Moore's Law, Technology, and Investing
In April of 1965 Gordon Moore (co-founder of Intel) published an article “Cramming more components onto integrated circuits” in the Electronics Magazine. Included was an empirical observation that would later be called Moore's Law: the complexity of integrated circuits, with respect to minimum component cost, doubles every 24 months. What does this mean? For technology enthusiasts and investors, it means only one thing, if you wait two years, for the same cost you will receive twice the transistors on a processor, only the trend isn’t proving to be linear, it's got an exponential curve.
Technical jargon aside, complexity doubles every two years at an ever increasing rate. "Within the next five to 10 years, computers 1,000 times faster than today's computers will become available. These advances herald a new era in scientific computing," as stated by Raymond Orbach, undersecretary for science at the Department of Energy.

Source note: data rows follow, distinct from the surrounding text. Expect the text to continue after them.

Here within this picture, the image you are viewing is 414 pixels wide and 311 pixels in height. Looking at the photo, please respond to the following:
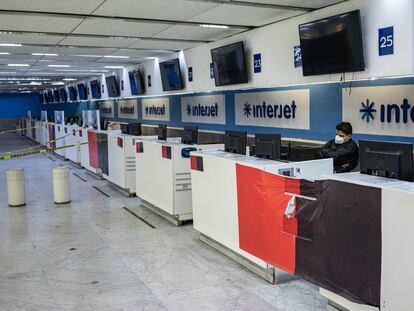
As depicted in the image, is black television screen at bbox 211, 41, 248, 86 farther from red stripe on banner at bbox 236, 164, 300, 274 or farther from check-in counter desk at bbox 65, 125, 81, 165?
check-in counter desk at bbox 65, 125, 81, 165

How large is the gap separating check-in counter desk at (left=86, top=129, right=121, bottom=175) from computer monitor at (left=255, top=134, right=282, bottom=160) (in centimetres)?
534

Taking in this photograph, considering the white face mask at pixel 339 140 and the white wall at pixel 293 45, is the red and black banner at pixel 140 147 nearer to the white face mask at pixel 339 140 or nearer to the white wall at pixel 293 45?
the white wall at pixel 293 45

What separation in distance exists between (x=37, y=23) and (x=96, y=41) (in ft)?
5.71

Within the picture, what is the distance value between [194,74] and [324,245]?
621cm

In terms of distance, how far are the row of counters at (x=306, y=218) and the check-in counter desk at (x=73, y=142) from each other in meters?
6.75

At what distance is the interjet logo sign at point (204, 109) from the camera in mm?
8992

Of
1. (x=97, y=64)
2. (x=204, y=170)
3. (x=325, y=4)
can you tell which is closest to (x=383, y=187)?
(x=204, y=170)

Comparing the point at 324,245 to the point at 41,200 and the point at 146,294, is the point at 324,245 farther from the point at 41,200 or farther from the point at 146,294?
the point at 41,200

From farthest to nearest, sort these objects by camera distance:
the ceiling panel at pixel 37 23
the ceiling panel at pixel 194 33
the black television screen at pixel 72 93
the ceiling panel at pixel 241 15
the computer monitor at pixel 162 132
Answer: the black television screen at pixel 72 93
the computer monitor at pixel 162 132
the ceiling panel at pixel 194 33
the ceiling panel at pixel 37 23
the ceiling panel at pixel 241 15

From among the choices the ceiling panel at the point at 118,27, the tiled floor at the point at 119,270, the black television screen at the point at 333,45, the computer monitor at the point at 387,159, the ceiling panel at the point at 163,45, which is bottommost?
the tiled floor at the point at 119,270

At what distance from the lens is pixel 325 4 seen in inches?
215

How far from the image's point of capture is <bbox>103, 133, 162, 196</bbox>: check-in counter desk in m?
8.34

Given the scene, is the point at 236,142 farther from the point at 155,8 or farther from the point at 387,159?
the point at 387,159

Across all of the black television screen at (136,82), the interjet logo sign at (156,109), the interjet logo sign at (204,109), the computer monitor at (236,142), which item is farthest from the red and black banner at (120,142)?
the computer monitor at (236,142)
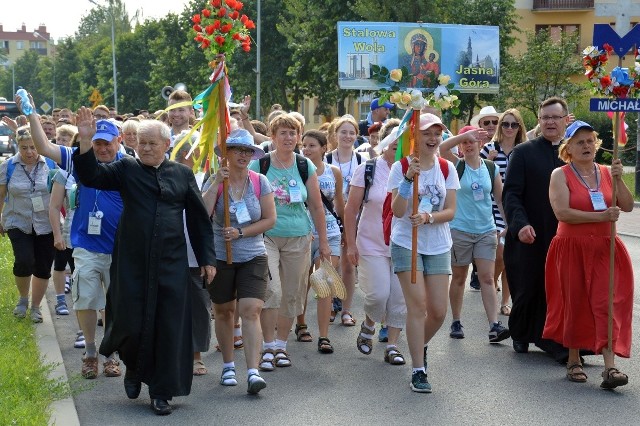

Empirically technology advances, investors however never know where to put their money. As a start, the current processor manufacturer's will continue to see growth until alternative ways of processing are developed (many such developments are being worked on by these manufacturer's already). Without complications from unforeseeable catastrophes, it is a safe bet that the value of shares for these companies will continue to grow right along with the number of computers available to the world's population. It is also well within the realm of probability that major developers of other circuit based technologies will continue to grow right alongside the chips.
Empirical evidence shows, the complexity of circuits will continue to increase at an alarming rate, the ramifications of which are, increased profit in the arena of technology and scientific development. The difficulty and chance only lie in who to place your bets upon, as this is certainly a race with multiple competitors.